全を喰らい、個を砕く(第二、第三魔導式)暴虐の嵐(連続起動)

 何の因果かバゼルはこの魔導に耐え切れてしまった。もっとも耐えられるとは言っても、その過程で掛かる精神の軋みや霊殻への圧、それを処理する脳への過負荷は間違いなく身体を蝕んでいる。

 誇張無く、魂が砕ける程の魔力の奔流だ。避ける以外に術は無い。飲まれれば死、避けた所に次弾を放てばバゼルの勝ちだ。救いの主を殺してしまう絶望感に苛まれながらもバゼルは凝縮した魔力を放つ最後の詠唱を口にする。

善も悪も等しく滅せ(バレル)!!」

 背後に展開されていた魔法陣が収縮しバゼルの身体に飲み込まれた瞬間、少女に向けられた手から「バレル」は放たれた。

 彼女は、パトリシア・メルトワールは動かなかった。諦めたのかと思いきや、その眼に宿る光は死んでいない。迫り来る暴力的な魔法を前に、その細い腕を差し出した。

数秘紋断絶結界(3・4・2の意)待機術式(3に3)を重ねて展開」

 儀式魔法によって張られた物ならまだしも、戦闘中に一人の人間が紡いだ防御結界程度バレルの前には無いに等しい。結界ごと彼女が消え去る光景が目に映る……はずだった。

 彼女の張った結界はバレルの軌道を逸らしていたのだ。それは大河の洪水を人一人の力で変えるようなものだ。目の前の光景をバゼルは信じられず、ただ呆然としていた。

「痛みは無い。目が覚めた時には、君の地獄は終わっているよ」

 パトリシアの発した言葉で我に返り、彼女の慈しむような顔を認識した時には、バゼルは自分の意識が途切れていくのを感じた。第一魔導式(魔法)によって保護されていた魂にまで彼女の魔法は達していたのだ。

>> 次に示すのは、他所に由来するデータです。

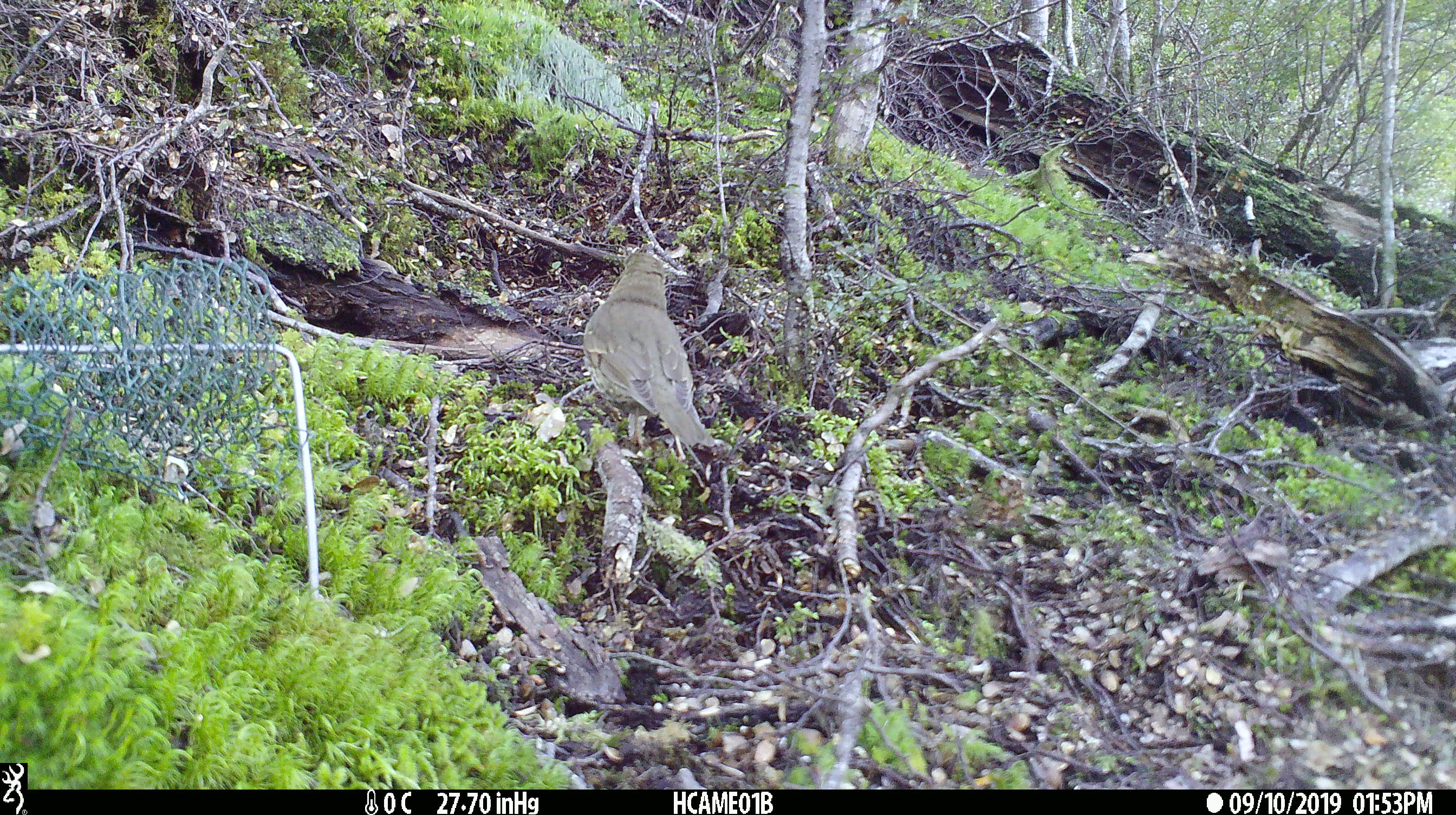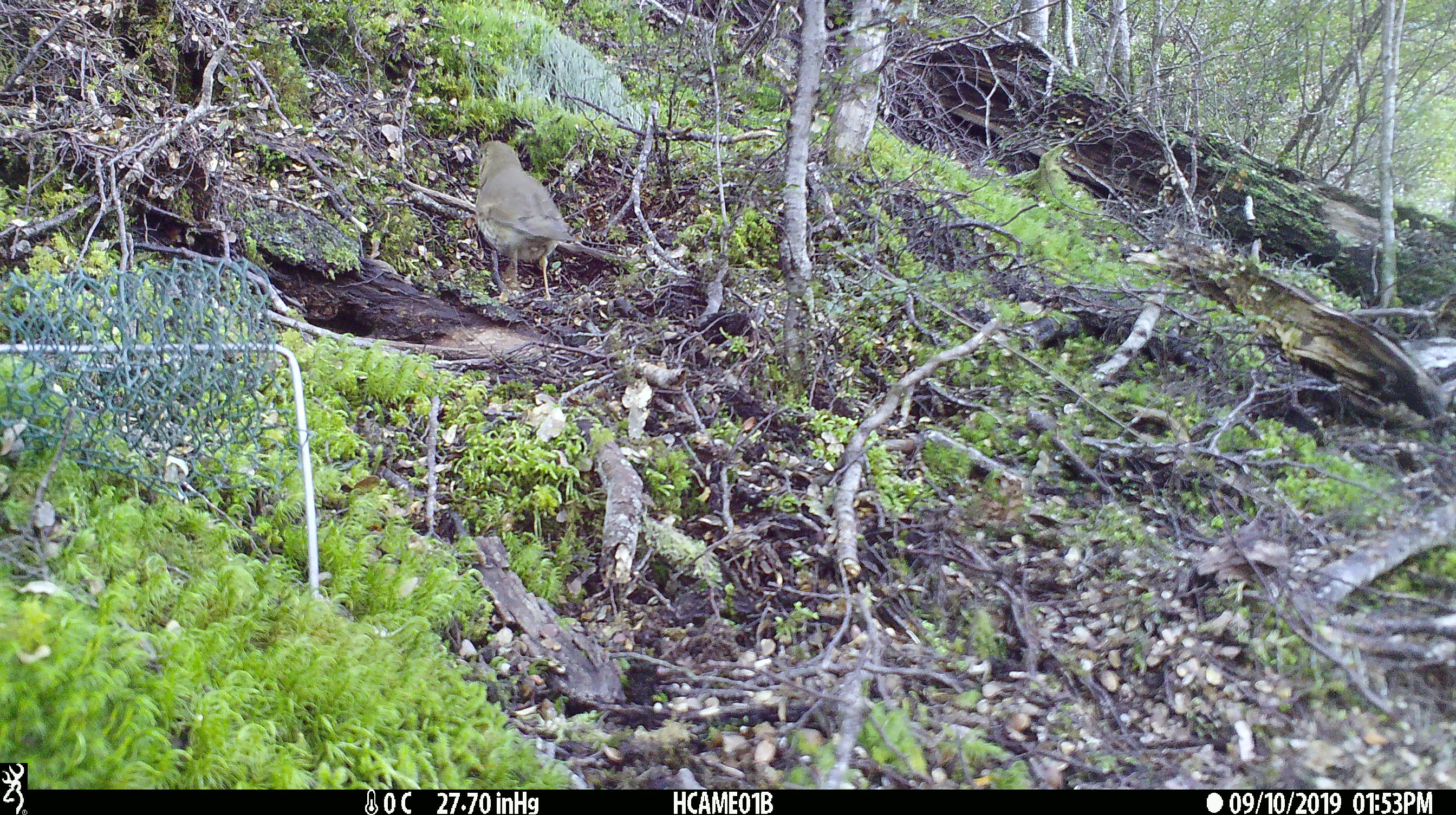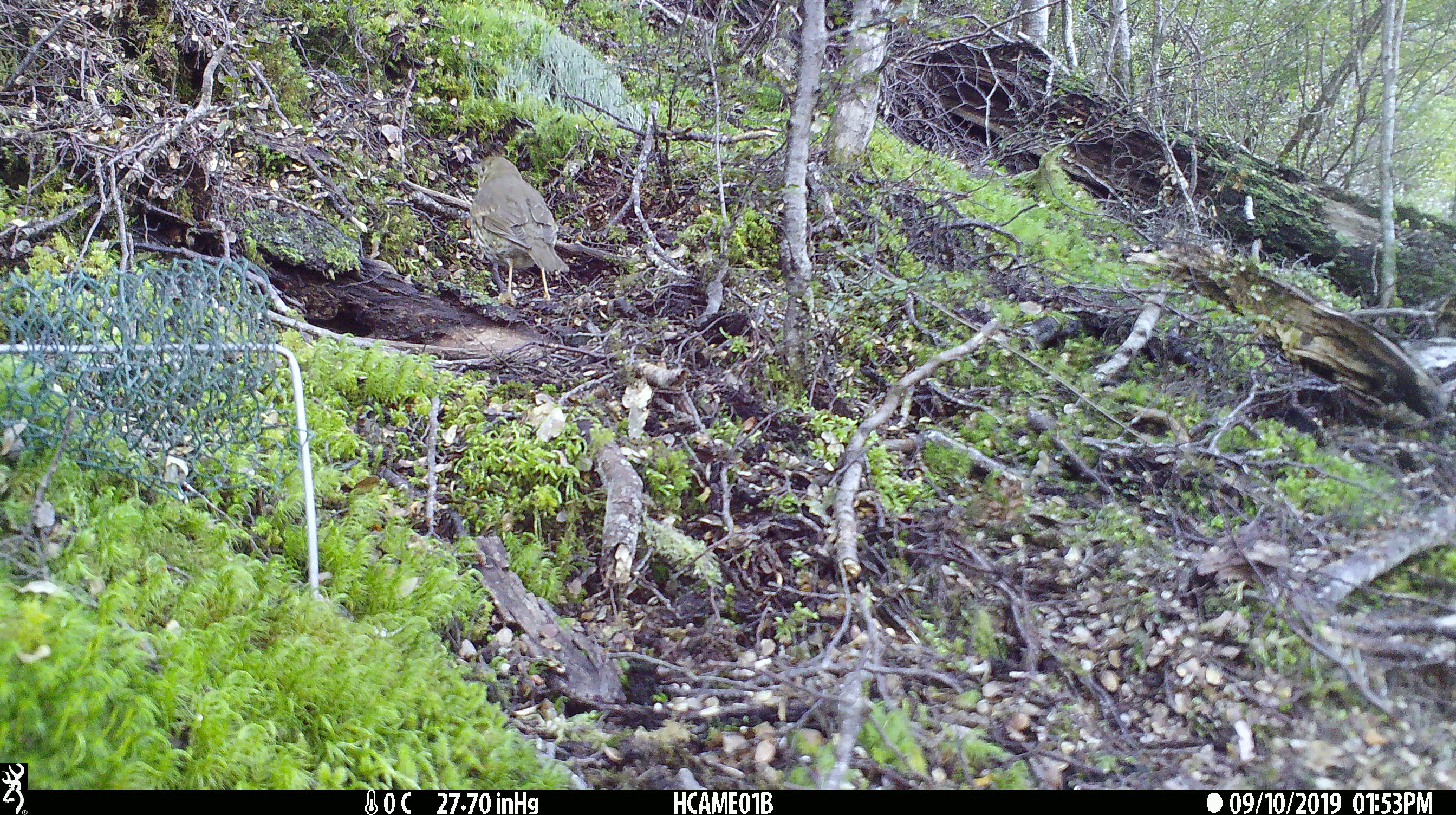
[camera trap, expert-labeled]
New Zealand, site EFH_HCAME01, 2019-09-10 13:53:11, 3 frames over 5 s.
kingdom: Animalia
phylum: Chordata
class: Aves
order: Passeriformes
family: Turdidae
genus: Turdus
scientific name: Turdus philomelos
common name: song thrush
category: thrush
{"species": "thrush (song thrush) (Turdus philomelos)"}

 立っていることも出来ず、体勢を崩れさせながら視界が白く染まっていく中、逸らされた「バレル」によって崩落した天井から、目が眩むほどの光を見た。

「あぁ、昼間の空って青かったっけ」

 零れ落ちる涙は負けた悔しさか、ヒサメを裏切ってしまった後悔か、久しぶりに太陽を見た喜びか。

「お疲れ様。今はゆっくり休むと良い」

 それとも、崩れ落ちるバゼルの耳に届いた、優しい少女の声音に安堵したからか。気絶するまでの僅かな時間では、バゼルには判断できなかった。